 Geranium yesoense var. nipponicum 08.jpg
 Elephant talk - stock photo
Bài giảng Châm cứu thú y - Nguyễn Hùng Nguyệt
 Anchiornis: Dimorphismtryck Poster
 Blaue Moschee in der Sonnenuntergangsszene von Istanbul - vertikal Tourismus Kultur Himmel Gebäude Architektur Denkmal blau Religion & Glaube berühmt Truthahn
━━━━
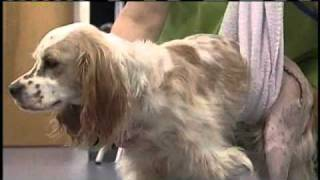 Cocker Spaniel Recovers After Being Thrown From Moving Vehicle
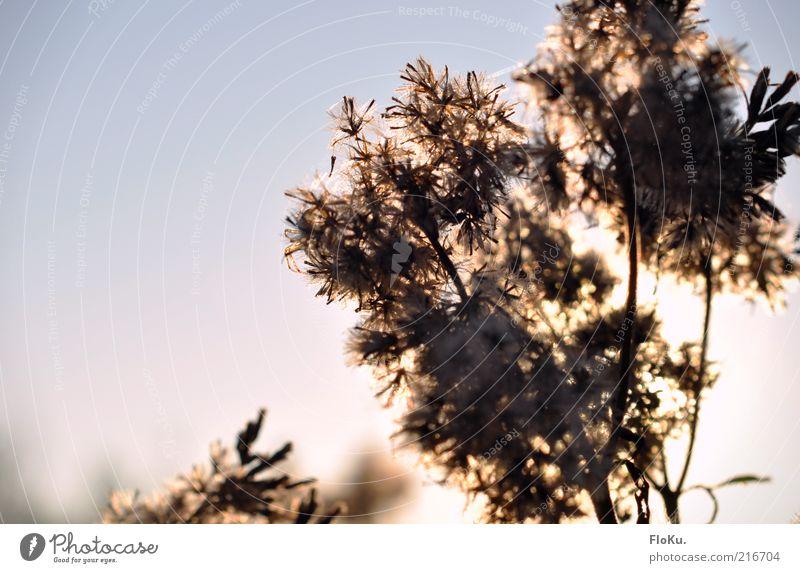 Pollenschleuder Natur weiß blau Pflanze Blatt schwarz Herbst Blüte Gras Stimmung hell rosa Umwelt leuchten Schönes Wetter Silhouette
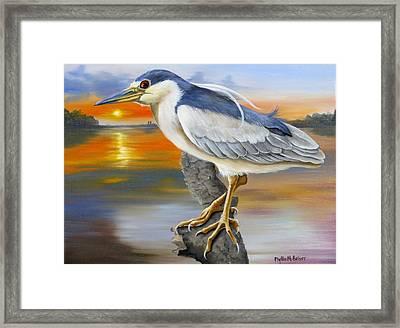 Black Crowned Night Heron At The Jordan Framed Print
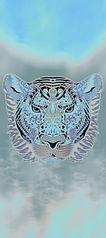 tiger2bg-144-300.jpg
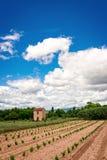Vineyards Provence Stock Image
━━━━
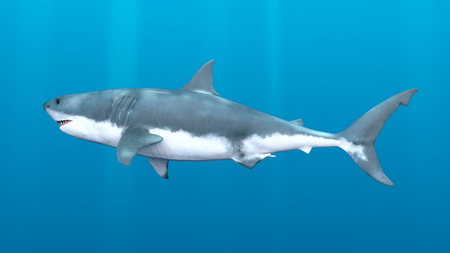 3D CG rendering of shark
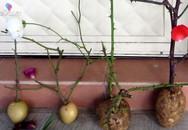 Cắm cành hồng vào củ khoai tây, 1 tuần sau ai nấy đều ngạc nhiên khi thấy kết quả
━━━━
**EXERCISE**
Without the pictures, give again exactly the lines above starting at the line containing "Black Crowned Night" and ending at the line containing "Vineyards Provence Stock Image".

**RESULT OF THE EXERCISE**
 Black Crowned Night Heron At The Jordan Framed Print
 tiger2bg-144-300.jpg
Vineyards Provence Stock Image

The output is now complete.